Thursday, August 25, 2011

Hurricane Watch

Haven't been feeling well emotionally & physically. The two tend to get go together in depressives.  But my mood is lightening with the prospect of Hurricane Irene arriving here later Saturday.  Yes, it will cause misery for millions in Jersey,  especially in ocean & tidal areas, & has  the potential for catastrophic damage. Nothing one can do about it, so may as well observe it all with interest.

Irene's current path leaves open the strong possibility that it will directly strike New Jersey. A direct hurricane hit on Jersey is an extremely rare occurrence - direct meaning the storm eye  makes landfall here. For a hurricane to do that, it has to either stay at sea & bend west as it approaches Jersey - unlikely,  or straddle the coast up from Virginia, keeping hurricane strength - part of the current path forecast. If a hurricane moves inland, it may remain a devastating storm especially in the mountainous regions of Virginia & Eastern PA, causing widespread major flooding & wind damage,  but  it downscales to tropical storm strength quickly. If it skirts the coast offshore  it pushes in storm surges, high surf, & hurricane force winds & can wipe out homes, piers, boardwalks,  causing massive damage, but it still isn't a "direct hit."
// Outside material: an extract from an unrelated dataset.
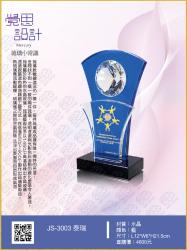  JS-3003 泰瑞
We're used to "cry wolf" weather reporting here.  But  if  Irene comes across Delaware Bay as a fully-developed hurricane,  what happens  will not be in the experience of most South Jerseyans no matter how weather-savvy they believe they are. A hurricane is not a noreaster. A hurricane is a noreaster crammed into 3 hours.  . Noreasters tend to wind themselves up in the vicinity of Jersey.  Hurricanes arrive here in a condition of unwinding. What may take an approaching noreaster two or three tides to do with high water,  a hurricane does in minutes.  We Jerseyans may have some difficulty imagining a 10 foot storm surge riding in on top of a high tide.

In a space of a week, Jersey may experience both an earthquake & the eye of a hurricane. What odds would Vegas have given on that?

Morey's Piers in Wildwood, which operate the main amusement & waterpark attractions there. announced they're closed Fri, Sat & Sun, a huge economic blow before any damage even occurs. The beach is so broad there that any damage will probably be limited to rides & buildings rather than the piers themselves.

Jersey has had some memorable storms. I  vaguely recall Hurricane Donna in 1960 as a lot of rain & wind,  but it wasn't as bad as the panic it caused. The two worst in living memory are the 1944 Great Atlantic Hurricane that ripped up boardwalks & piers & destroyed hundreds of houses, & the 1962 March Storm, perhaps the single most destructive storm in modern Jersey history, a slow-moving noreaster that piled up successive high tides over two days, with pounding surf & gale force winds. Everyone who lived through it at the shore, or saw the destruction first hand afterward, as I did as an impressionable kid, ever forgot it.